I (17f) have always just considered myself to be average looking tbh not ugly and not pretty. Recently though certain friends and my parents have just been making offhand comments about my appearance. For example, I showed a picture of myself to my friend that I really liked and she kind of laughed and told me it wasn't really flattering. The other day my dad told me maybe I'd have better luck finding a boyfriend in the countryside because im a "6 in the city and an 8 in the country". im not sure why he said that because i have had a serious boyfriend before and boys do talk to me / sometimes approach me and ask for my number and stuff. My mum will constantly tell me I'm wearing too much makeup and a few years ago, during lockdown, she kept telling me i was getting chubby which caused me to become really hyperfocused on it and lose it all. Now that I'm really insecure about it she tells me there's nothing to worry about and im not fat but im not sure.

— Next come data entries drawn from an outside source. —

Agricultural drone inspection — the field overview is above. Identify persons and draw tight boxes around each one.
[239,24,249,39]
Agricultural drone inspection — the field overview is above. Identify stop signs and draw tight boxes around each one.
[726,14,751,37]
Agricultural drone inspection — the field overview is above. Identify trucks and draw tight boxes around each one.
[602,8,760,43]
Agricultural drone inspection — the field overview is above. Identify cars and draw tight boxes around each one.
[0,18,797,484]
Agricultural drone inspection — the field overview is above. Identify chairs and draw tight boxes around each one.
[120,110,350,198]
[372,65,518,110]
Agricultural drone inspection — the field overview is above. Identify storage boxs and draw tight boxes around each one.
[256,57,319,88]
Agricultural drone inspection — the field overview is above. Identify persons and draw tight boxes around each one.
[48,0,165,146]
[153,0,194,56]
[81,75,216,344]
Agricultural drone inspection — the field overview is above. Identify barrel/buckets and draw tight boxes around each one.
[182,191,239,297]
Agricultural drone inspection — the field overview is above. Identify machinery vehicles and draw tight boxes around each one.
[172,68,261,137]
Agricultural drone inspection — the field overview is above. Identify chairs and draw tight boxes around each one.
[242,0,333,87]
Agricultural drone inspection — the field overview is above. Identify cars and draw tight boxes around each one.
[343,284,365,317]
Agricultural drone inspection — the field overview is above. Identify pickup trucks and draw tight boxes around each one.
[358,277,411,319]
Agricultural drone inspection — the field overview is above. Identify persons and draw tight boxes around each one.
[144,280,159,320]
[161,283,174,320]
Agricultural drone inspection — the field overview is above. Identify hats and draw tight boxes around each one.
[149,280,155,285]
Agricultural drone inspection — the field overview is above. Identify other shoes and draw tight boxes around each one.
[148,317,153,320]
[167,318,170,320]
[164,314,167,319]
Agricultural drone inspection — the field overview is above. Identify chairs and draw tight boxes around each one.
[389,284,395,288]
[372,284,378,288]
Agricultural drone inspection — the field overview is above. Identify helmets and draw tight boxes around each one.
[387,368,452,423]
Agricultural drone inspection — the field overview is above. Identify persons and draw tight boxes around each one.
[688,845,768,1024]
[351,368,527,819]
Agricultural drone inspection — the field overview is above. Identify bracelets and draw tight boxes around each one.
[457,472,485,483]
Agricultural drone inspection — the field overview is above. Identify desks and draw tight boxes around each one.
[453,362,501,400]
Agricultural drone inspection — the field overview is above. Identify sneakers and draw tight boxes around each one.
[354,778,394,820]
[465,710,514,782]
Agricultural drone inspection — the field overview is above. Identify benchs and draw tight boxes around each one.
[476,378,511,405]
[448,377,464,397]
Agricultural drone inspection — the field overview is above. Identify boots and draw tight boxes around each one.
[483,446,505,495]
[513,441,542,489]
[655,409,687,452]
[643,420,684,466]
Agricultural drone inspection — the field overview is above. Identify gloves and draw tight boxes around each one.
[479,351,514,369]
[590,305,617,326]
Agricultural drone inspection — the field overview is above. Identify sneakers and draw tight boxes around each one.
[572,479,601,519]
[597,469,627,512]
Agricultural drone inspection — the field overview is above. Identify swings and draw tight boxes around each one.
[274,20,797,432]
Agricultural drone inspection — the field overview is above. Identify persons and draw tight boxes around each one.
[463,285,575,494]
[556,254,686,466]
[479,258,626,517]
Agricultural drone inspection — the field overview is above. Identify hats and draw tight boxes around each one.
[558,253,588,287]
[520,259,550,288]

I told my older brother this and he seemed really shocked and upset and told me i definitely wasn't ugly and he thinks im actually really pretty and he wasn't sure why they were saying that.
The thing is, im starting to feel like my brother and any boys who speak to me are lying to me. My brother probably because he cares about me and the boys because they just want someone who they think is "easy". It's making me insecure and I don't know what to do. How do I tell if I'm actually disgusting looking?